Si siedono tutti, quasi come se volessero ignorare la sua presenza mentre lei rimane in piedi appoggiata con il fondo della schiena al mobile della cucina. Sua sorella le offre un bicchiere d'acqua prima di sedersi sul divano accanto al loro padre.
“Io volevo chiedervi scusa.” è bastato questo breve preambolo per far sussultare sua madre e far sbarrare gli occhi al resto della famiglia. “Ho capito di non aver reso la situazione più facile e mi dispiace.”
Incredibilmente Elisabetta ha lo sguardo alto, alterna la sua visuale tra tutti le persone che sono davanti a lei chiaramente in attesa delle prossime parole.

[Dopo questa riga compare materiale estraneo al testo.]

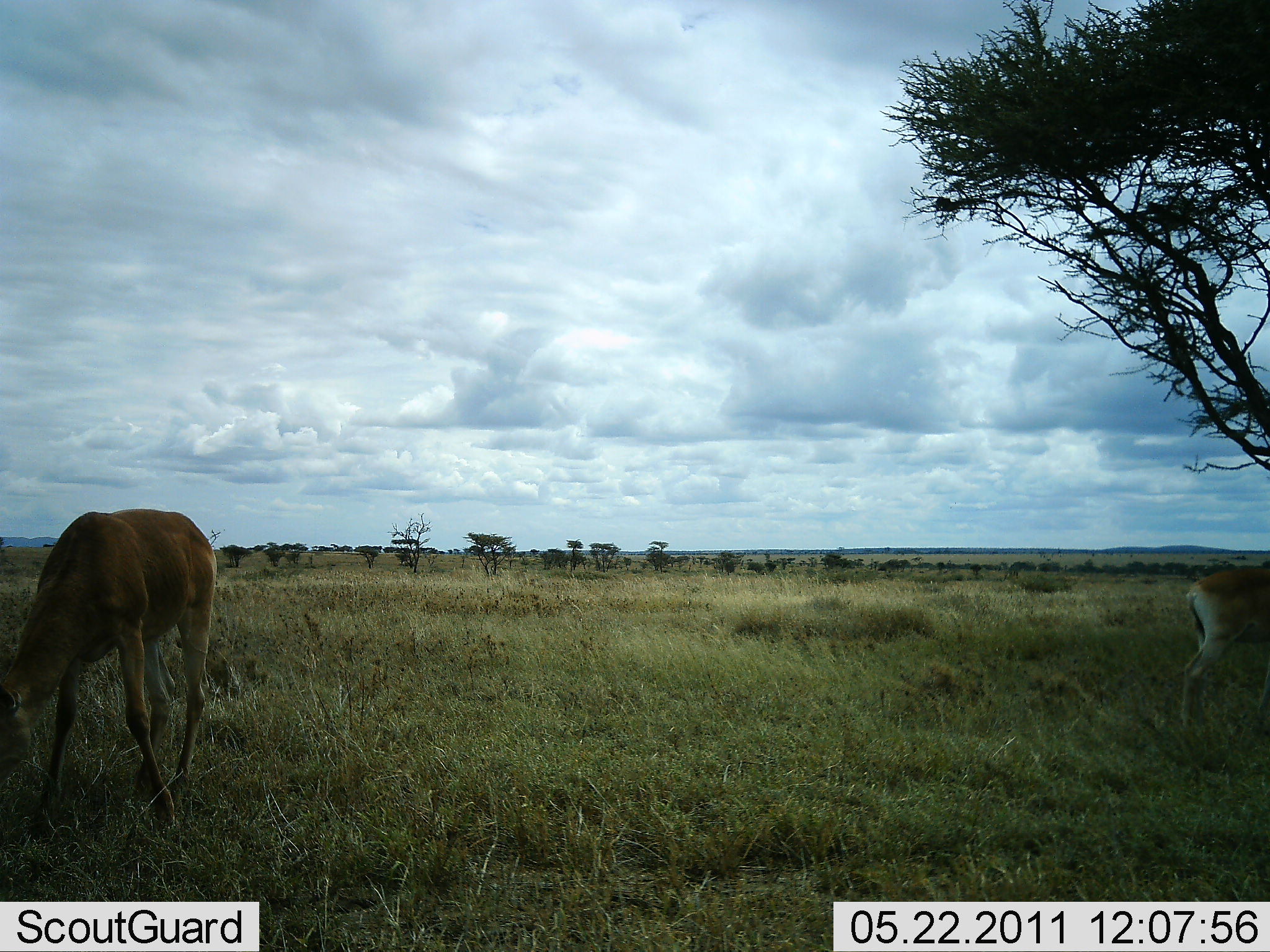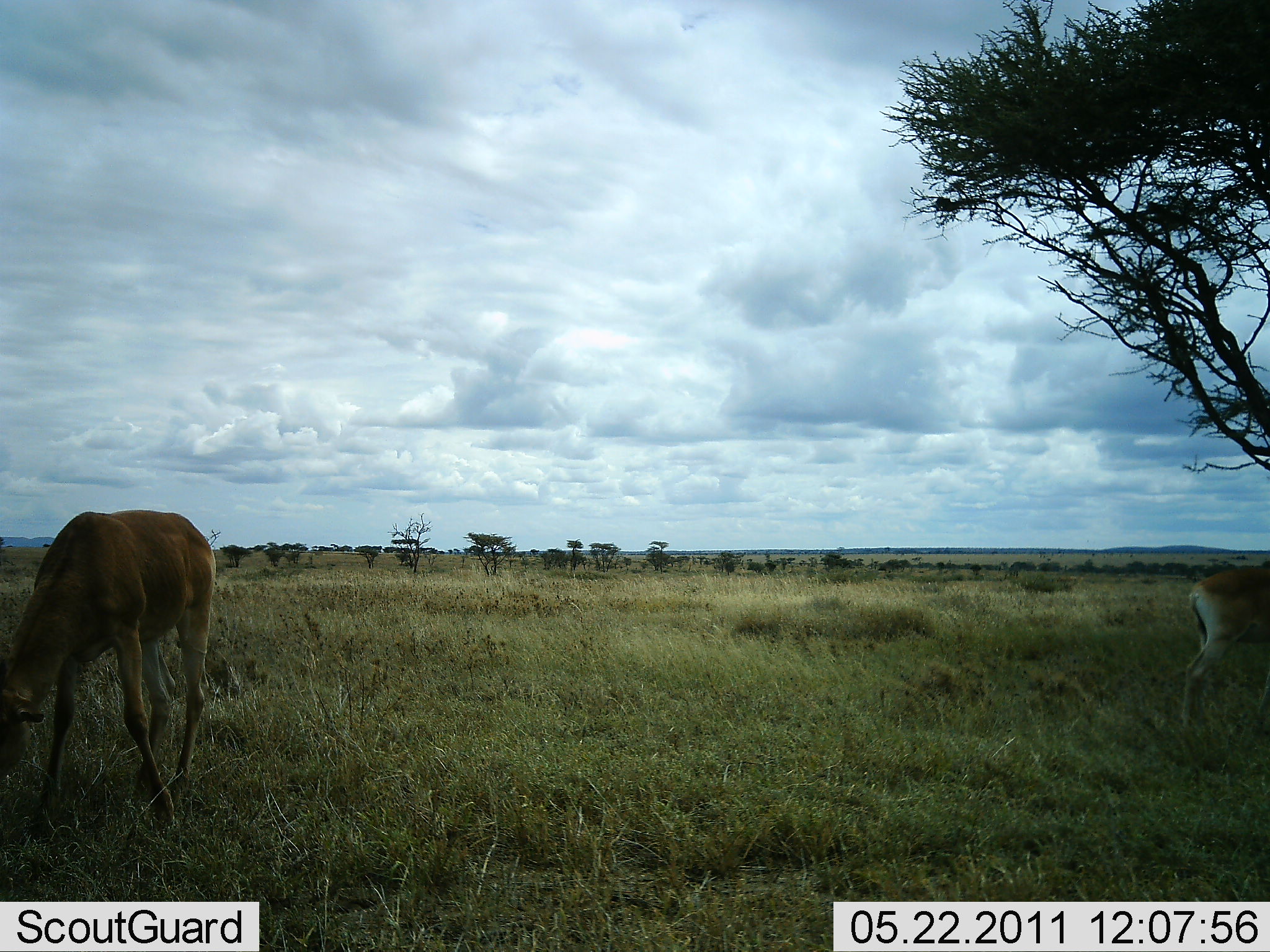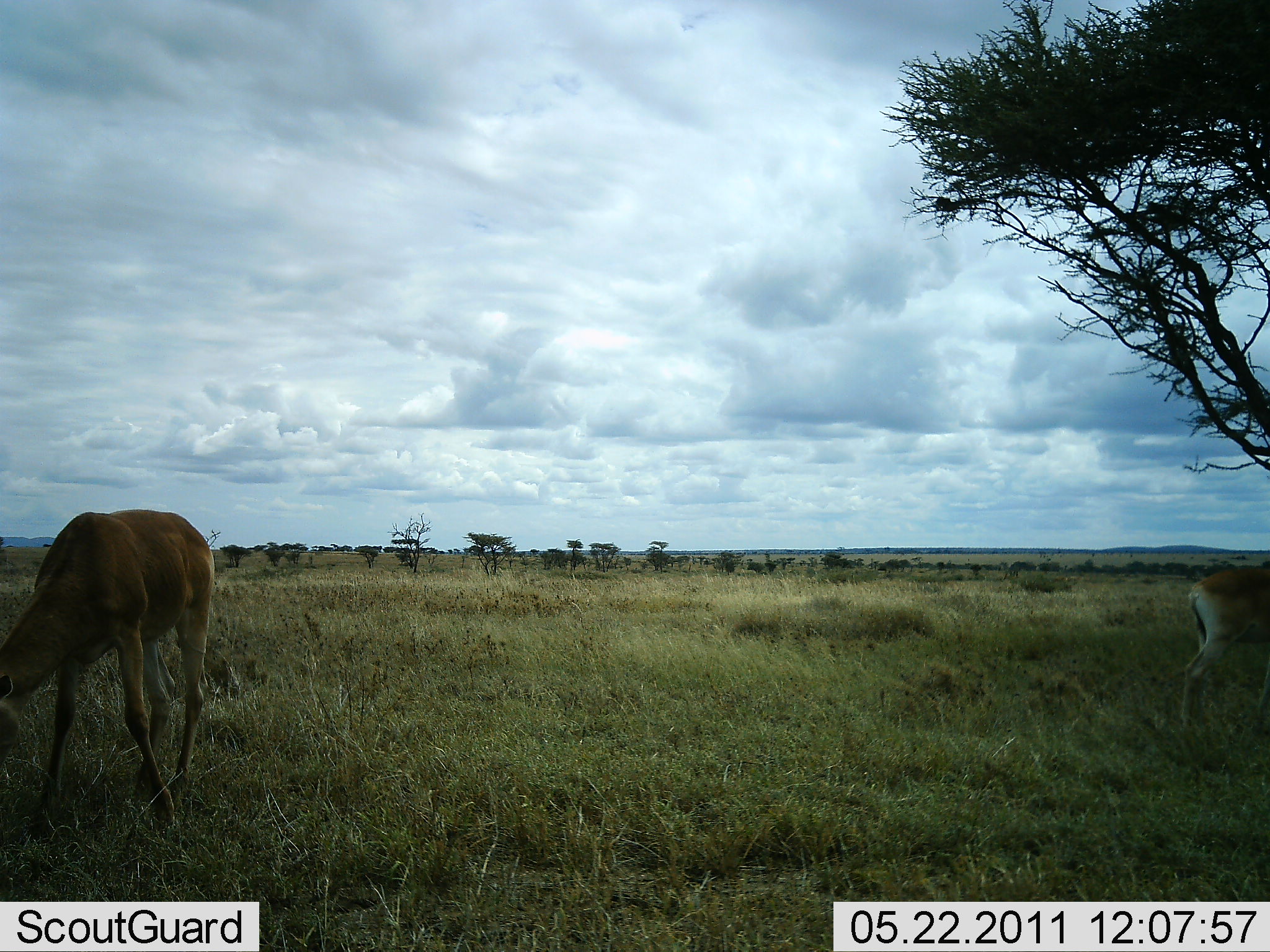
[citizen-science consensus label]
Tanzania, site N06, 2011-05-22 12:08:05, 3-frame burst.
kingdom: Animalia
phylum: Chordata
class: Mammalia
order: Artiodactyla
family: Bovidae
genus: Alcelaphus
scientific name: Alcelaphus buselaphus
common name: hartebeest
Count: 2.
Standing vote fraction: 60%.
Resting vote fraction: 0%.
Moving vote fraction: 0%.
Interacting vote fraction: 0%.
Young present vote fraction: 0%.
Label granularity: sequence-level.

“Questo non significa che rimangio tutto ciò che ho detto. Ultimamente non ho trovato altro che porte chiuse da parte vostra, mamma e papà. Mi sono sempre sentita sbagliata, fuori luogo e impossibilitata a esprimere ciò che davvero pensavo, perché poi vedevo le tue reazioni.” l'attenzione è rivolta tutta verso sua madre che ha un'espressione gelida e illeggibile, sicuramente vogliosa di urlare in tutte le lingue del mondo il suo disappunto e la lista di cose che ha sempre fatto in quella casa.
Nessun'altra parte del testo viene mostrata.